Git Product home page Git Product logo

Comments (6)

chezou avatar chezou commented on September 21, 2024 1

I added confirmed Java versions on README afe4554

Oracle Java 9 is not released yet, what is more, it is a matter of tabula-java, not tabula-py.
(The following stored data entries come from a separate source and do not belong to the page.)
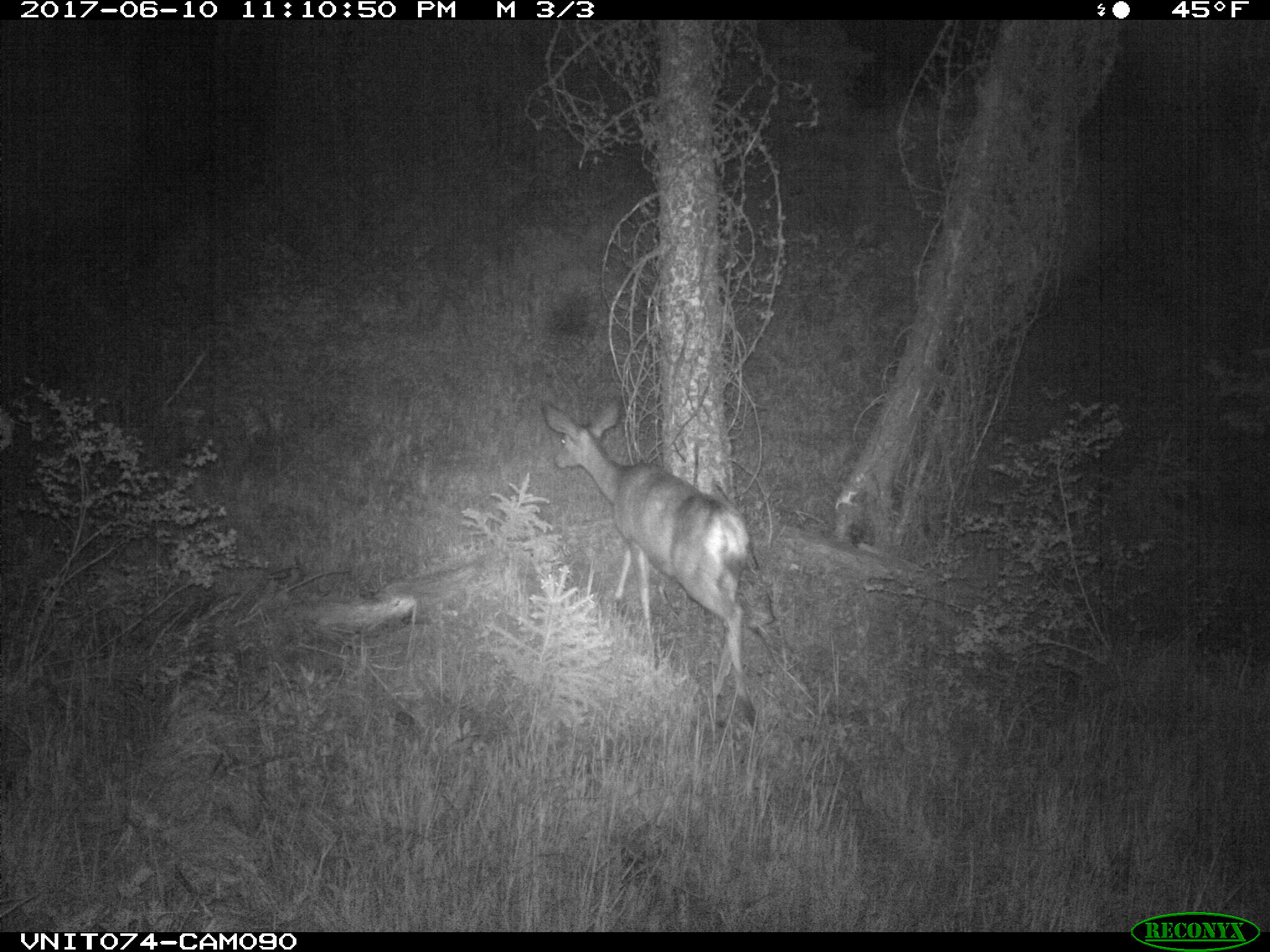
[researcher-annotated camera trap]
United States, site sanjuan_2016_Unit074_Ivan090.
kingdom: Animalia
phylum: Chordata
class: Mammalia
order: Artiodactyla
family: Cervidae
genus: Odocoileus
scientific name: Odocoileus hemionus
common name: mule deer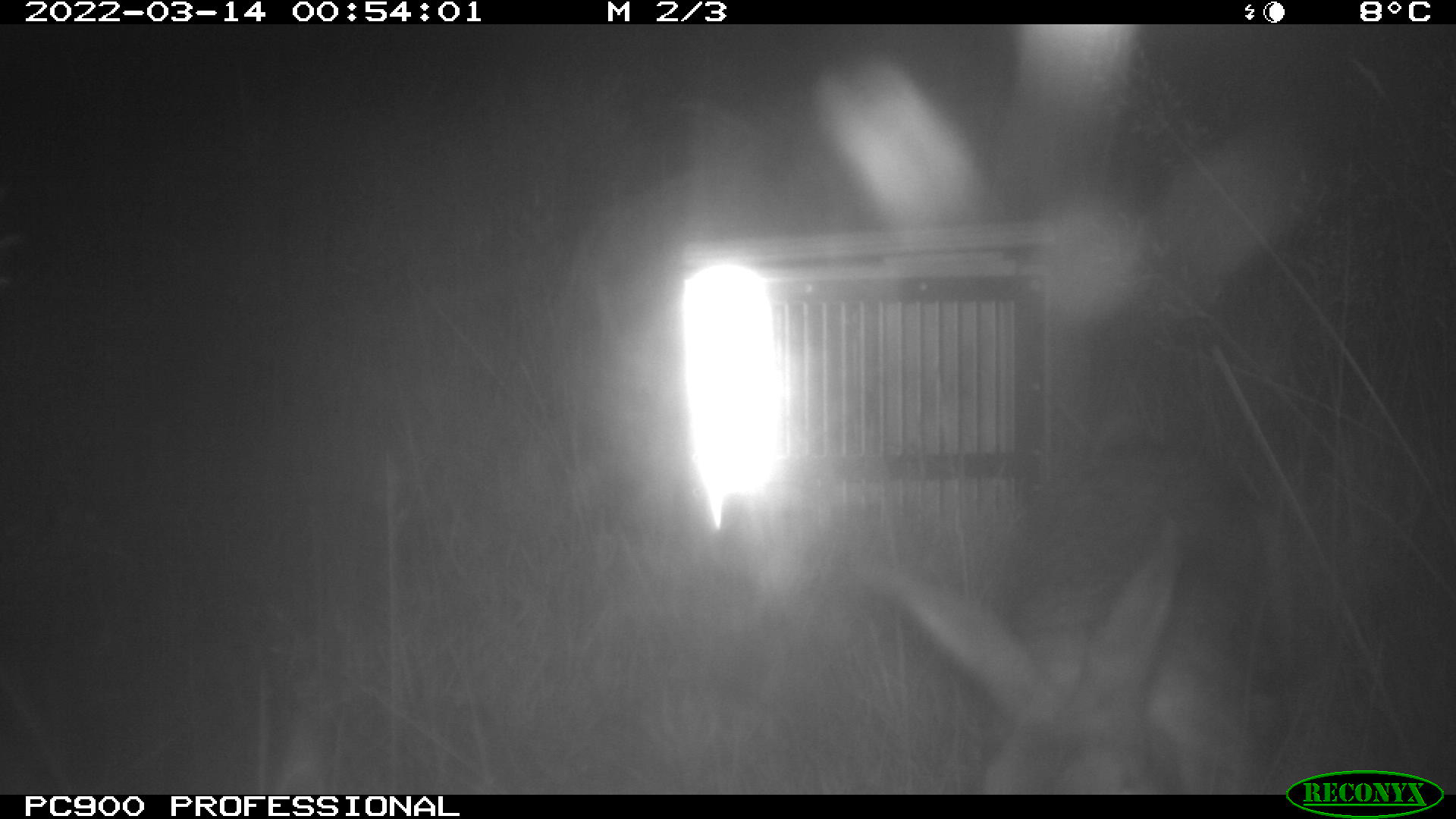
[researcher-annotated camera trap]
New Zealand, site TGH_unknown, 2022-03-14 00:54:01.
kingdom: Animalia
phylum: Chordata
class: Mammalia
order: Lagomorpha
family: Leporidae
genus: Oryctolagus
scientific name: Oryctolagus cuniculus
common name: european rabbit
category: rabbit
I think it is enough to add the confirmed versions.

from tabula-py.

jason-neal avatar jason-neal commented on September 21, 2024 1

Note this issue is resolved with the recently released Tabula 0.9.2.

from tabula-py.

jason-neal avatar jason-neal commented on September 21, 2024

Or would it be possible to add a check for the java version that it was about to be called.
And raise an error.

from tabula-py.

chezou avatar chezou commented on September 21, 2024

With my environment on macOS X 10.12.2, tabula-py works with Java 8. I googled and found an issue that says it works with Java 8 in 2015. It seems depends on your environment.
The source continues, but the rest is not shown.